AIM OF THE EXERCISE: Determine how many lines in the records hold "Pedestrian", then give that number by itself.

Collected data
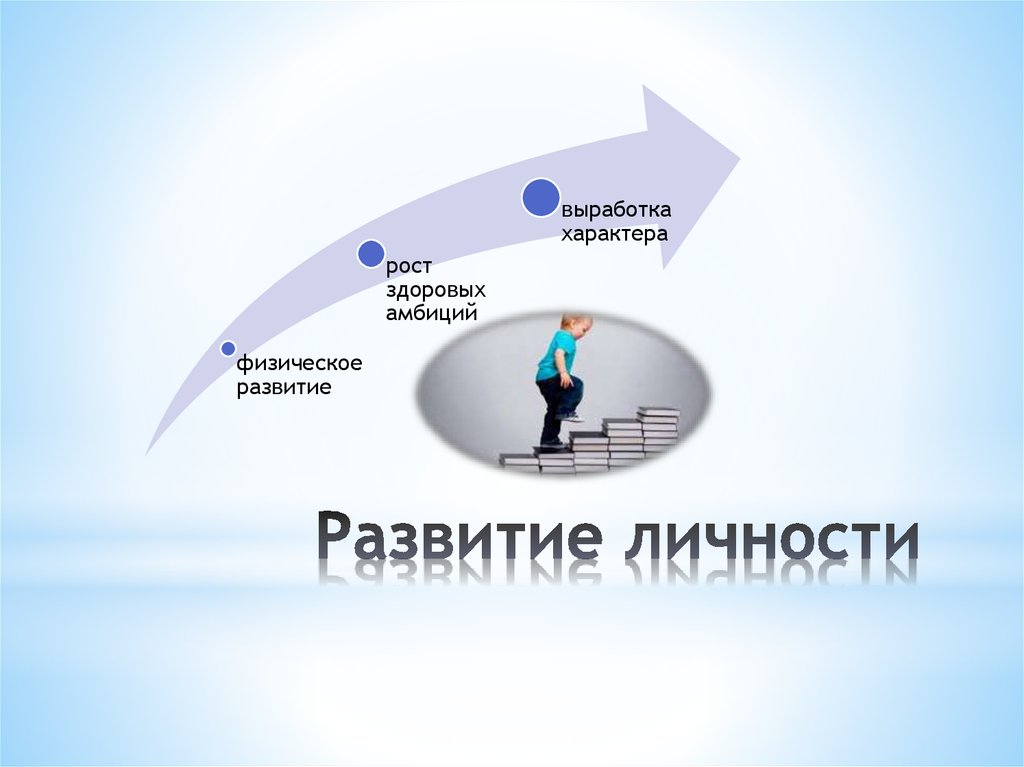 физическое развитие

рост здоровых амбиций

выработка характера

Развитие личности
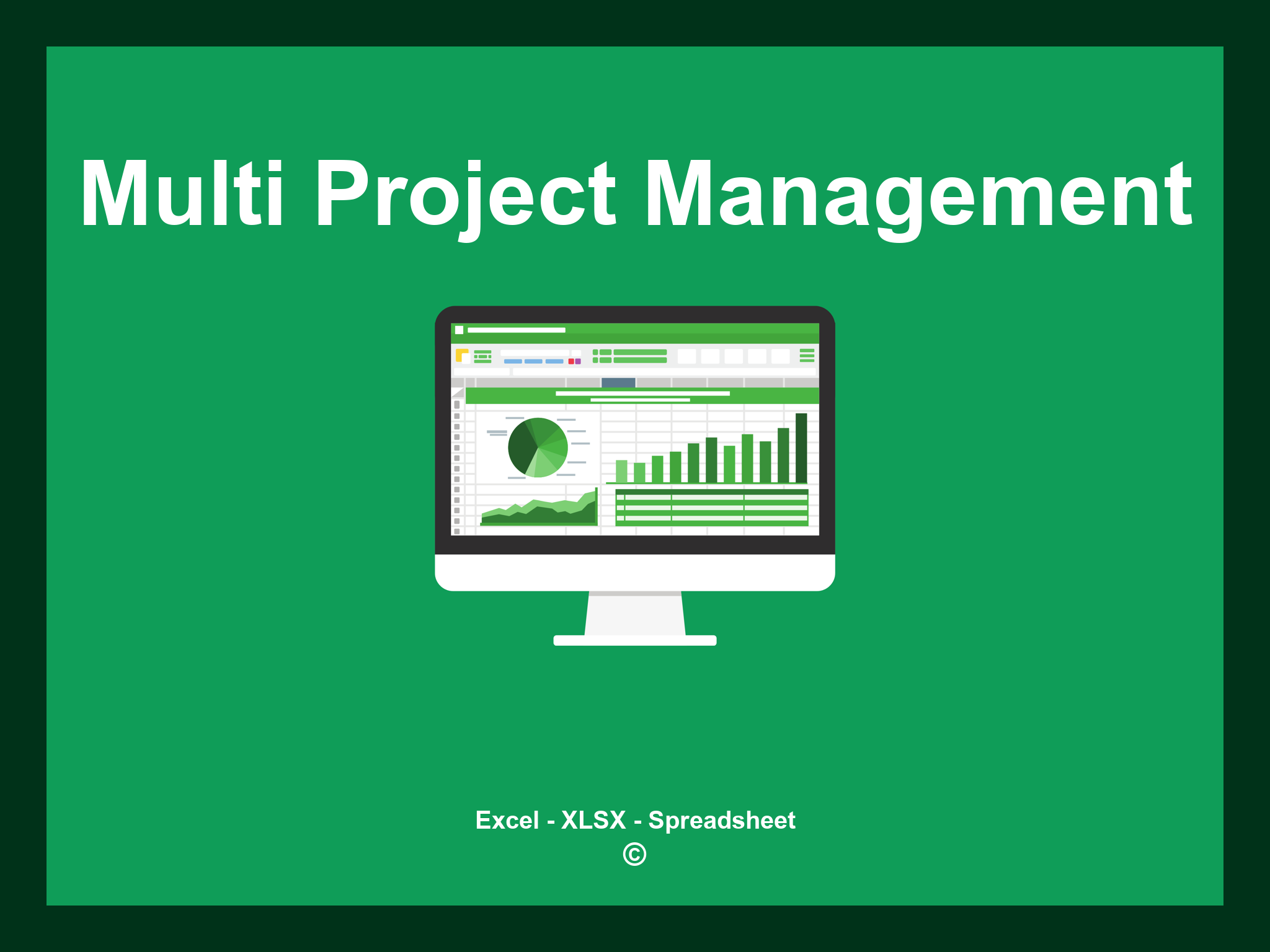 Multi Project Management

Excel - XLSX - Spreadsheet
©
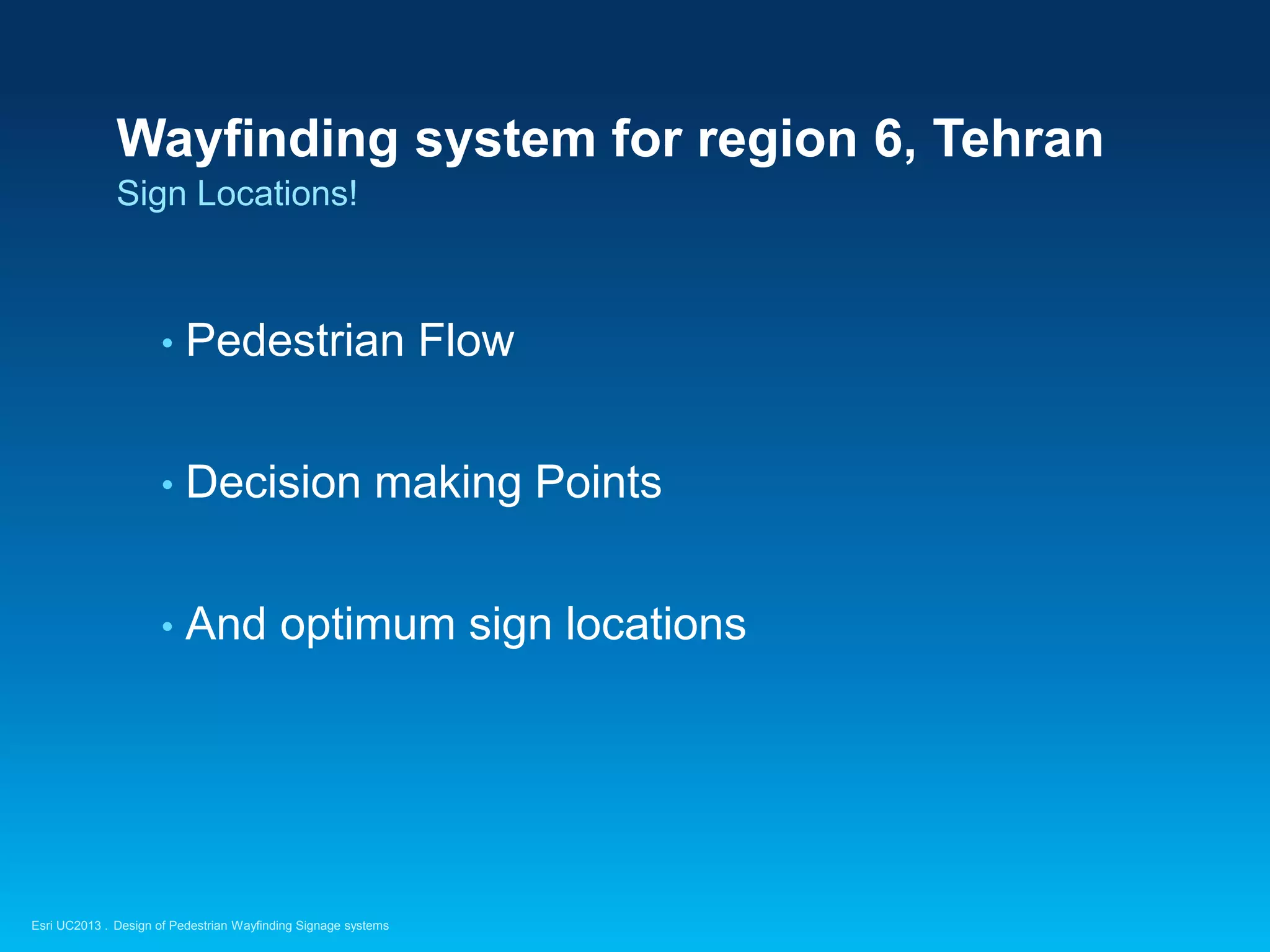 Wayfinding system for region 6, Tehran
Sign Locations!

• Pedestrian Flow

• Decision making Points

• And optimum sign locations

Esri UC2013 . Design of Pedestrian Wayfinding Signage systems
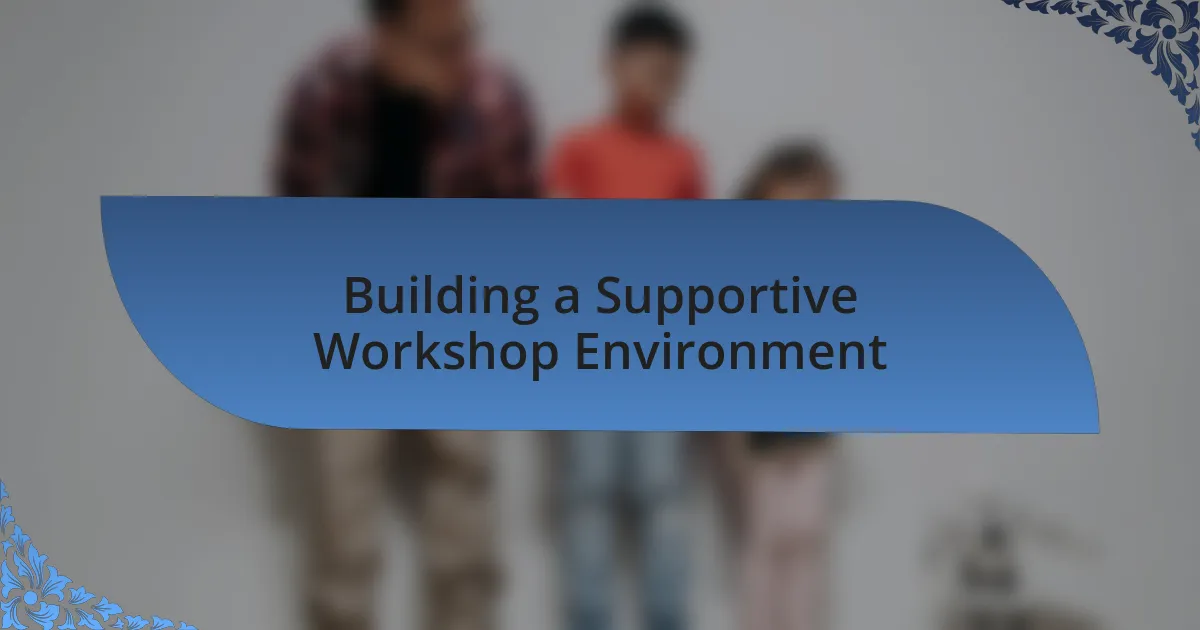 Building a Supportive Workshop Environment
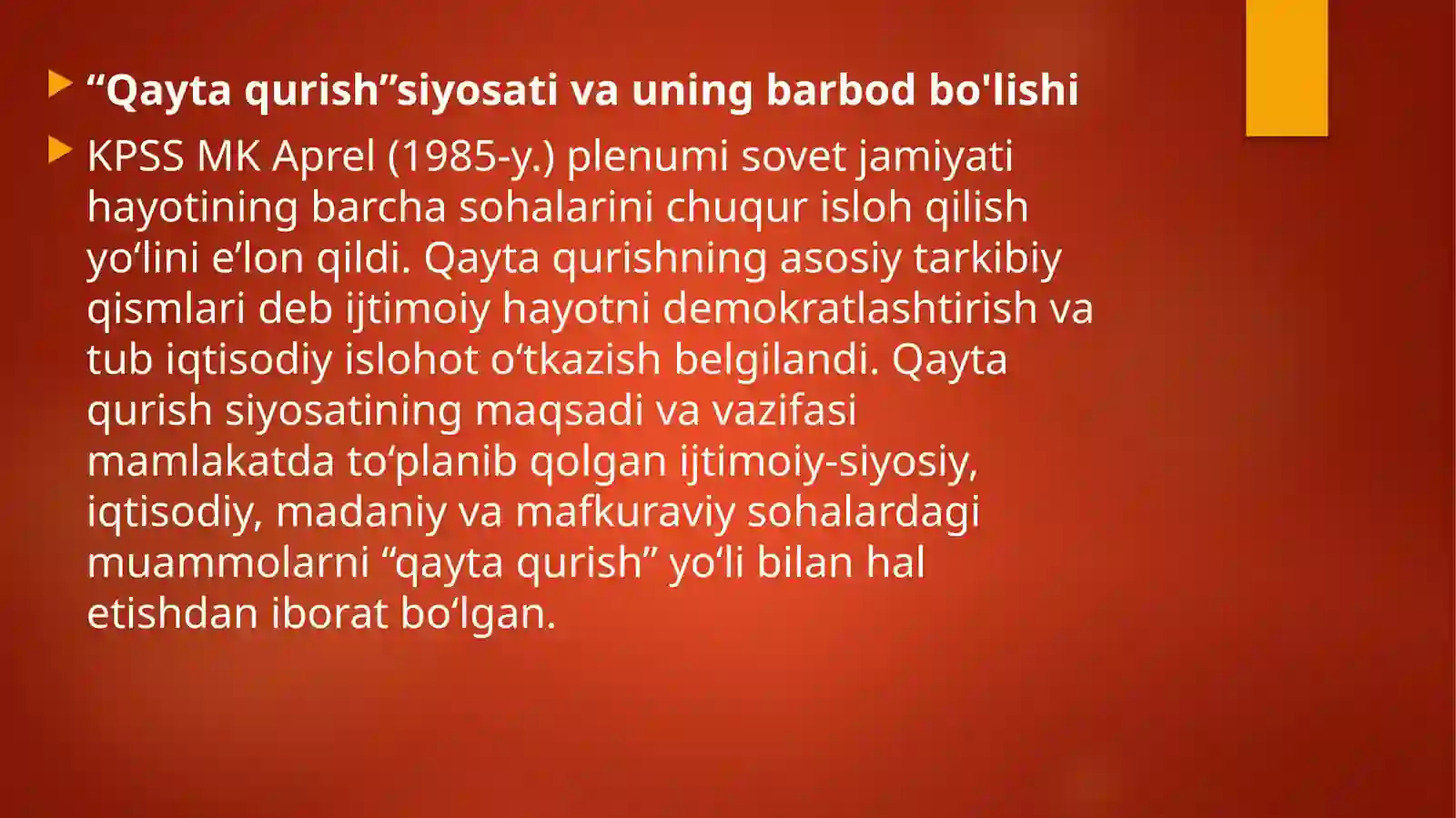 “Qayta qurish”siyosati va uning barbod bo'lishi

KPSS MK Aprel (1985-y.) plenumi sovet jamiyati hayotining barcha sohalarini chuqur isloh qilish yo‘lini e’lon qildi. Qayta qurishning asosiy tarkibiy qismlari deb ijtimoiy hayotni demokratlashtirish va tub iqtisodiy islohot o‘tkazish belgilandi. Qayta qurish siyosatining maqsadi va vazifasi mamlakatda to‘planib qolgan ijtimoiy-siyosiy, iqtisodiy, madaniy va mafkuraviy sohalardagi muammolarni “qayta qurish” yo‘li bilan hal etishdan iborat bo‘lgan.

ANSWER TO THE PROBLEM: 2